Pick out each line of the records below that contains the word "change", and copy those lines in their original order.

-------

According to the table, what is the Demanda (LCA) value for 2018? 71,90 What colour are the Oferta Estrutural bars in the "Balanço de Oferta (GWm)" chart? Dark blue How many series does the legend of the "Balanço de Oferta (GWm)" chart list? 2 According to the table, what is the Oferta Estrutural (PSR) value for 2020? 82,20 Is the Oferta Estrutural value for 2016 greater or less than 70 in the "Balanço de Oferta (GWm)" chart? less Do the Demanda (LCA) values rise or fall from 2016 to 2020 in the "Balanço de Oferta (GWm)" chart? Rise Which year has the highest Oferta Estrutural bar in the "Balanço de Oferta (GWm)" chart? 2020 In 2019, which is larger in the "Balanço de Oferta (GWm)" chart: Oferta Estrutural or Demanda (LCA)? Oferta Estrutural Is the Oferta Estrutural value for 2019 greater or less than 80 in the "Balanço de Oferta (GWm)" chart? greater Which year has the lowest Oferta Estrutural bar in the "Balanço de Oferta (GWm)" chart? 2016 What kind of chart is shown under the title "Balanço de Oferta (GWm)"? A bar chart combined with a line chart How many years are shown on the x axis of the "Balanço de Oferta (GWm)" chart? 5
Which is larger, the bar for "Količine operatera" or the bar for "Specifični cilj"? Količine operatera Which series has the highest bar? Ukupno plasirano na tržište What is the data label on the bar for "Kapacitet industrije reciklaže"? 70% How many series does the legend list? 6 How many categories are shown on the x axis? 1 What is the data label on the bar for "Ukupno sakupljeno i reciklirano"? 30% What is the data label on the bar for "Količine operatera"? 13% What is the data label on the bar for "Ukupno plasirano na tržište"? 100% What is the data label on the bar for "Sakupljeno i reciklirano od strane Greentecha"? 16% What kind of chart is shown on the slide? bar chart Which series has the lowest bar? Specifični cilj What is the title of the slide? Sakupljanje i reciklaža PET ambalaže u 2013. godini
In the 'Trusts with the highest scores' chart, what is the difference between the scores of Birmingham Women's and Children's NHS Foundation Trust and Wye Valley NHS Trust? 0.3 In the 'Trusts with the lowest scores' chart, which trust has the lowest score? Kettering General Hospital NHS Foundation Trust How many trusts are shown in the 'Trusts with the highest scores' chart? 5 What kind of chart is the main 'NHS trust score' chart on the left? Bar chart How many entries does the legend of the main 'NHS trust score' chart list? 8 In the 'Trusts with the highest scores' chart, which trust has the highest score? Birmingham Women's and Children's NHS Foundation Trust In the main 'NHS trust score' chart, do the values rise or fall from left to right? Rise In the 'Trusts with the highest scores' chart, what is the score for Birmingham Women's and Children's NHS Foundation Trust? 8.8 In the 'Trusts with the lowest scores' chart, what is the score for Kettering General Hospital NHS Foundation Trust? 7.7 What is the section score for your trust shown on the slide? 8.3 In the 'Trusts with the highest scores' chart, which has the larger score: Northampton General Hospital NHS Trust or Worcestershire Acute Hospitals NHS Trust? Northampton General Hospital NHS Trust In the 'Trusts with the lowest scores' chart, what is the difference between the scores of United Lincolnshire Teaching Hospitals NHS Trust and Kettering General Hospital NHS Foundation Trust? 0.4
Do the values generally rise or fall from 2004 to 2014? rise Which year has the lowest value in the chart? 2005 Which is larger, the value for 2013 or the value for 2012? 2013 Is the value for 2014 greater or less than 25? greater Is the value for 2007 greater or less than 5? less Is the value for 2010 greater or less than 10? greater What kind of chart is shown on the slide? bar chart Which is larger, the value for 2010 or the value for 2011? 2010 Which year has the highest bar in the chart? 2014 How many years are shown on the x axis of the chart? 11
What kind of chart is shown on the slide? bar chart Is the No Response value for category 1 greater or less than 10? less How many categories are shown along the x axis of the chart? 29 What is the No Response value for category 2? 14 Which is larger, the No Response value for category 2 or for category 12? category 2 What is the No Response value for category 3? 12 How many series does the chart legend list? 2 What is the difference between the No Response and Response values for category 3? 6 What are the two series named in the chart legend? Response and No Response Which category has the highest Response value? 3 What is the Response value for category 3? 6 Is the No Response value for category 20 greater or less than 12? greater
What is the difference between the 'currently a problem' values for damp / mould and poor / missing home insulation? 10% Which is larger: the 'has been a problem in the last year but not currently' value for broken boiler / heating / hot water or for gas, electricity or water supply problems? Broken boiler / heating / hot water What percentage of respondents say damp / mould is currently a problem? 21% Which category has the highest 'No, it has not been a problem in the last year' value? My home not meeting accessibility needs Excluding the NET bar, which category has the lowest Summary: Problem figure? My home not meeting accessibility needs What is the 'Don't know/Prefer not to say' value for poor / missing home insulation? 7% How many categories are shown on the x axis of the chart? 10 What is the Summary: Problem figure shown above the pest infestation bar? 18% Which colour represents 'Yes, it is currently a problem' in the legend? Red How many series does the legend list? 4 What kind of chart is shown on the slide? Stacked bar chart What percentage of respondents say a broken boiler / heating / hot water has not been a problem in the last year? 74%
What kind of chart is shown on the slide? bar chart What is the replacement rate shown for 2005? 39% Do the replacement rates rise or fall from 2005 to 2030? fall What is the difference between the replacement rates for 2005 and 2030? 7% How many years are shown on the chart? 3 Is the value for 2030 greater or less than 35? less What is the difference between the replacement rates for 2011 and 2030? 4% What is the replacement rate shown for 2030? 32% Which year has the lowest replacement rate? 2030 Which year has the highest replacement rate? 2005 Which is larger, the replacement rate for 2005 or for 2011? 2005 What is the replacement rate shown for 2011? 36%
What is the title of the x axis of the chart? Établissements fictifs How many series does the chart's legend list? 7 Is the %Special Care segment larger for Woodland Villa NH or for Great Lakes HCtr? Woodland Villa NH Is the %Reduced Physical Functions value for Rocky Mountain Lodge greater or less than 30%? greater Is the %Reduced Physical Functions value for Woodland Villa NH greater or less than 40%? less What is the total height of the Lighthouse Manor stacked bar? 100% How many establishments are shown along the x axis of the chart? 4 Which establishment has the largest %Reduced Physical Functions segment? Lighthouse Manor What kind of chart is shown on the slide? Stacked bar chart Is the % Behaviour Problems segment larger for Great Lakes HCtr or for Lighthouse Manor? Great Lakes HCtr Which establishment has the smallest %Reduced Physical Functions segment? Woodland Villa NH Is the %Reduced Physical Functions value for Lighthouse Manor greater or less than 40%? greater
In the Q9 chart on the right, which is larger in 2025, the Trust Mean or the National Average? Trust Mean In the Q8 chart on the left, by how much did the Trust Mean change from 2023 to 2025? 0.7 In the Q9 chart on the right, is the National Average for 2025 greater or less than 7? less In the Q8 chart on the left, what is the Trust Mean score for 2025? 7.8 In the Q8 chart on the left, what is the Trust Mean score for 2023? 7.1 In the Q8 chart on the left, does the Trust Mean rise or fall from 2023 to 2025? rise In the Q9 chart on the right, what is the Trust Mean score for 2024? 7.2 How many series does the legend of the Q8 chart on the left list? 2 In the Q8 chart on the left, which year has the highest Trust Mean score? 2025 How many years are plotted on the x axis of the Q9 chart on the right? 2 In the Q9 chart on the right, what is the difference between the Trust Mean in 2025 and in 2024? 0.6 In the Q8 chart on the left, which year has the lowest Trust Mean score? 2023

-------

**Answer section**
In the Q9 chart on the right, which is larger in 2025, the Trust Mean or the National Average? Trust Mean In the Q8 chart on the left, by how much did the Trust Mean change from 2023 to 2025? 0.7 In the Q9 chart on the right, is the National Average for 2025 greater or less than 7? less In the Q8 chart on the left, what is the Trust Mean score for 2025? 7.8 In the Q8 chart on the left, what is the Trust Mean score for 2023? 7.1 In the Q8 chart on the left, does the Trust Mean rise or fall from 2023 to 2025? rise In the Q9 chart on the right, what is the Trust Mean score for 2024? 7.2 How many series does the legend of the Q8 chart on the left list? 2 In the Q8 chart on the left, which year has the highest Trust Mean score? 2025 How many years are plotted on the x axis of the Q9 chart on the right? 2 In the Q9 chart on the right, what is the difference between the Trust Mean in 2025 and in 2024? 0.6 In the Q8 chart on the left, which year has the lowest Trust Mean score? 2023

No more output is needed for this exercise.